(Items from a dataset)
☆ ☆ ☆ ☆ ☆ ☆ ☆

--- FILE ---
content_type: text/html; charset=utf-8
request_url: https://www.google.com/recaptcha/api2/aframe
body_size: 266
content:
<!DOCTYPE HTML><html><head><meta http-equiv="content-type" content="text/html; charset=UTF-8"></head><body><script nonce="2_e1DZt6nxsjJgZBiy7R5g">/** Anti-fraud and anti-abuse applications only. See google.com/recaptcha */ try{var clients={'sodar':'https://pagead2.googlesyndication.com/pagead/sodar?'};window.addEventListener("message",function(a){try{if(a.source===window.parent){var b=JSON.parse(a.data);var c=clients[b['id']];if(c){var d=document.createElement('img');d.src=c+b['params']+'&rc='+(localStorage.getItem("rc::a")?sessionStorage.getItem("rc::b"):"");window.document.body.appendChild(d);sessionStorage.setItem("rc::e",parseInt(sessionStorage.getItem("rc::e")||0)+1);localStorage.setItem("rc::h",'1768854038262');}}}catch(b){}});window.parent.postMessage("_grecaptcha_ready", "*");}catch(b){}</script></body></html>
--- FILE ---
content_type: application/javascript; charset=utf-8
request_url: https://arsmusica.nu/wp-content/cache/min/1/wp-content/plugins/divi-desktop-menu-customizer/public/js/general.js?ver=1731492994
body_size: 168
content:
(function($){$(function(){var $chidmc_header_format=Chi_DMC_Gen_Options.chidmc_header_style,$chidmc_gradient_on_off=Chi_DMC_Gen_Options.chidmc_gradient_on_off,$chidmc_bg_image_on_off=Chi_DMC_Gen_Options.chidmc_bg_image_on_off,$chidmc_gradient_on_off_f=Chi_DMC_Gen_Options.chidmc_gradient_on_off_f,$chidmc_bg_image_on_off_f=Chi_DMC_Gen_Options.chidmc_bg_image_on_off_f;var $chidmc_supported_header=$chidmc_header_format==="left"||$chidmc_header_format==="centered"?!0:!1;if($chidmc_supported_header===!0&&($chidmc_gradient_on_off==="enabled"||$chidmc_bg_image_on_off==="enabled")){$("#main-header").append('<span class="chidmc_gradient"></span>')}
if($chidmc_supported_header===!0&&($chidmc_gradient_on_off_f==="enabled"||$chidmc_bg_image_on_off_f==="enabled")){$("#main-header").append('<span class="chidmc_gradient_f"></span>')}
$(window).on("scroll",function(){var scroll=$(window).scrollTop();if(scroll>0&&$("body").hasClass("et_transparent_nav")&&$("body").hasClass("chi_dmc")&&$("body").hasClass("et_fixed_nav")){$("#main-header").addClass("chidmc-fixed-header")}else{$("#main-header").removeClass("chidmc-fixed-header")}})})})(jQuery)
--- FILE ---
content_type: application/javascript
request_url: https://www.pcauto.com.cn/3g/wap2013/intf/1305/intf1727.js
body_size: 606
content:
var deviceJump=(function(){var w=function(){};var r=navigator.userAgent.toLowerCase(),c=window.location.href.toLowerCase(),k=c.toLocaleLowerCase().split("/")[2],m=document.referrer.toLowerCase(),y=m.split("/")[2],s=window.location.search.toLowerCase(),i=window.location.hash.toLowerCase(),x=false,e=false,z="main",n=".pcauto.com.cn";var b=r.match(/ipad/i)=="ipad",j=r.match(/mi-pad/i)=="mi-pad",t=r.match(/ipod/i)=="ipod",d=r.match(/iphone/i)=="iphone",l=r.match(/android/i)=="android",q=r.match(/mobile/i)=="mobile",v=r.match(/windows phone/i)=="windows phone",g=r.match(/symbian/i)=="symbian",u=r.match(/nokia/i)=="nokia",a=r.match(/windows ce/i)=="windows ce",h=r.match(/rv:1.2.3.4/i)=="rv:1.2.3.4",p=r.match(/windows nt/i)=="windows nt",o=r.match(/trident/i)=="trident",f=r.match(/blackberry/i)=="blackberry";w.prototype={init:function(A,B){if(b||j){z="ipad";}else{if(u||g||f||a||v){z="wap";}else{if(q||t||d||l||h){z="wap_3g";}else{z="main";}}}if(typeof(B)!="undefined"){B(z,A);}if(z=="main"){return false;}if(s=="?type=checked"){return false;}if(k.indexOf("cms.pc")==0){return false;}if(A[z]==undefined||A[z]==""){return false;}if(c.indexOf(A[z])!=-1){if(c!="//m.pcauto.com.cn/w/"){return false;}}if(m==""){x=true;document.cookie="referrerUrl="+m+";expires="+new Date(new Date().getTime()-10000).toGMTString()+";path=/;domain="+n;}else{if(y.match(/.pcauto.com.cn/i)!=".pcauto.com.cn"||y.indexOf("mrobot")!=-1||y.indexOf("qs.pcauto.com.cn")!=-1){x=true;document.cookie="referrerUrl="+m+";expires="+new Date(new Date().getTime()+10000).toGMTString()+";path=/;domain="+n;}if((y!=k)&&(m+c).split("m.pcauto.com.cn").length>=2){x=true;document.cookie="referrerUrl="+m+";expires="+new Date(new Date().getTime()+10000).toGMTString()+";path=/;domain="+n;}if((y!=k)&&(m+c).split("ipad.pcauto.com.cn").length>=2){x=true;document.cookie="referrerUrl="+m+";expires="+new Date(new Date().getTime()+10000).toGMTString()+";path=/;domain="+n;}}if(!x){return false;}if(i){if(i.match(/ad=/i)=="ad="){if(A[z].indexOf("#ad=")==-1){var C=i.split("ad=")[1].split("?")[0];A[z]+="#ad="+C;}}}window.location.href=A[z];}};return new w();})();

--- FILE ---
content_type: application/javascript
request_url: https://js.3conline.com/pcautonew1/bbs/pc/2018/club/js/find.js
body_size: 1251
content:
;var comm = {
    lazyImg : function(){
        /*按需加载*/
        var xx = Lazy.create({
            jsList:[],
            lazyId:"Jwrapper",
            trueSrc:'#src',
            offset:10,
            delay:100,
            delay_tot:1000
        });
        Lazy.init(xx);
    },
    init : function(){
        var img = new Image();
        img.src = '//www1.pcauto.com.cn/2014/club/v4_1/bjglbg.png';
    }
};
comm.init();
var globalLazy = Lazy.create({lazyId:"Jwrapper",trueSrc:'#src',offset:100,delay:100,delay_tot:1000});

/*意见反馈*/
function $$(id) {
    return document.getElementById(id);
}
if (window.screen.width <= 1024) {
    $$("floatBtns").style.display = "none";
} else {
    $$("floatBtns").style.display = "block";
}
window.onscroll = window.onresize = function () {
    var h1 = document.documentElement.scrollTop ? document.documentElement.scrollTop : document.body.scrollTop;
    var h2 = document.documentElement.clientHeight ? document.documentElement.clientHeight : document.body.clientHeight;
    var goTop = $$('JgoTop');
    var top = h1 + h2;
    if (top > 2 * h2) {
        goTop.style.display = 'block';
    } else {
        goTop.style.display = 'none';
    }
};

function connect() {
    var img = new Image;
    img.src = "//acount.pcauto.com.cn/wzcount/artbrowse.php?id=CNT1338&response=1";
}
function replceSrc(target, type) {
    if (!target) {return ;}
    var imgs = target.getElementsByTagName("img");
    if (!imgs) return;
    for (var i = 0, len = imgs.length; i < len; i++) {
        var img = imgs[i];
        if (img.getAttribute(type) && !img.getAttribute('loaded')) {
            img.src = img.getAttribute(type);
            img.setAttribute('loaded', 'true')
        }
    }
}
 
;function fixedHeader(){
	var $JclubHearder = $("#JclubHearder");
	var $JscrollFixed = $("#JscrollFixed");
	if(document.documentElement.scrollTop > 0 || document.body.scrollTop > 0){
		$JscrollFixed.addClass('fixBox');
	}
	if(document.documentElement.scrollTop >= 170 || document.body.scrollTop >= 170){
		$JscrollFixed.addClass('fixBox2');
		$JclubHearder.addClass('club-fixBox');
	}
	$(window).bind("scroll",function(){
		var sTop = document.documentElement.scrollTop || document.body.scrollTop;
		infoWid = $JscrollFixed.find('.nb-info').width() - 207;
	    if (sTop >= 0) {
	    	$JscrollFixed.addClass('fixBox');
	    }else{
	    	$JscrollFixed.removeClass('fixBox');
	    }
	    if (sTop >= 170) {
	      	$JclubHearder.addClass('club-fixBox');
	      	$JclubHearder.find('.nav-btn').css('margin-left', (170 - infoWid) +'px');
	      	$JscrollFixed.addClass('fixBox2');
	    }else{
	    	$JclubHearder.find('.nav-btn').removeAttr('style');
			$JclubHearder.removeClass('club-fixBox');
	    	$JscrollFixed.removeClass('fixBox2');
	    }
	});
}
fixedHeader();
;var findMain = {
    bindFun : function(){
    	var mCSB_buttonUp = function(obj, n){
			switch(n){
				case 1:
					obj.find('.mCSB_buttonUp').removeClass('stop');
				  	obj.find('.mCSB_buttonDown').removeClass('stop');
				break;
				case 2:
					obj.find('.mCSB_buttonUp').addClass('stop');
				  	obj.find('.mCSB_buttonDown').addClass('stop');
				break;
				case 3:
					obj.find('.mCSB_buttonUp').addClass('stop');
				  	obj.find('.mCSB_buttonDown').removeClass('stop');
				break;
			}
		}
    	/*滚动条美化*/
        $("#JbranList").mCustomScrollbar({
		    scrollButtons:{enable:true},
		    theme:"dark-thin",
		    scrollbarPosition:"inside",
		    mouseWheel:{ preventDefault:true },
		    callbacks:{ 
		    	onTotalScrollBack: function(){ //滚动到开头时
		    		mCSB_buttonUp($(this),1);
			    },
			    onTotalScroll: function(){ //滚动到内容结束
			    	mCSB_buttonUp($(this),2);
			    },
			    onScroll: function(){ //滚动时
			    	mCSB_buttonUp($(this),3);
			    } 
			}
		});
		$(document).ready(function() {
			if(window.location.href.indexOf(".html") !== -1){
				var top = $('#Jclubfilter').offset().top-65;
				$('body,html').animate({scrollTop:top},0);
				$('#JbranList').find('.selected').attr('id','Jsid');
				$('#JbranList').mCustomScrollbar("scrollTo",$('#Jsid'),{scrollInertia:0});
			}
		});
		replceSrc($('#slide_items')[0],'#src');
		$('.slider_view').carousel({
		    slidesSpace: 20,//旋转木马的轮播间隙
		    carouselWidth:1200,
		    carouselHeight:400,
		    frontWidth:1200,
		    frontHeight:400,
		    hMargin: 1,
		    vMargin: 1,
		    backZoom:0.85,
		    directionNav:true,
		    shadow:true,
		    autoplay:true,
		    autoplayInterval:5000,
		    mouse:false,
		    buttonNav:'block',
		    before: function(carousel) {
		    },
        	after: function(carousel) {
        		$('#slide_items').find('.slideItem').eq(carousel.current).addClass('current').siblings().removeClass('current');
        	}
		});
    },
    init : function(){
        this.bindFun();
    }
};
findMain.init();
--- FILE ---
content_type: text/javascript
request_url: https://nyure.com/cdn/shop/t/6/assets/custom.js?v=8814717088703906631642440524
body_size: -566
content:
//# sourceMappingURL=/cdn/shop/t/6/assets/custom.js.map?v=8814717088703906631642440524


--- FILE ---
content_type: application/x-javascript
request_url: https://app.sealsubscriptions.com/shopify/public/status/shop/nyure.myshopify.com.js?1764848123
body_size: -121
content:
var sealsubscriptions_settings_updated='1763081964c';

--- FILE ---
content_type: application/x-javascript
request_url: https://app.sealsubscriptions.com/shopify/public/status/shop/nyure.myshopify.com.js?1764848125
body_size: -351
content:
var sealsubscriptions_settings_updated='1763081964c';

☆ ☆ ☆ ☆ ☆ ☆ ☆

## WHAT YOU SHOULD DO
Across all lines of the data above, count those that contain the word "floatBtns", giving the number without further comment.

## RESULT OF THIS EXERCISE
2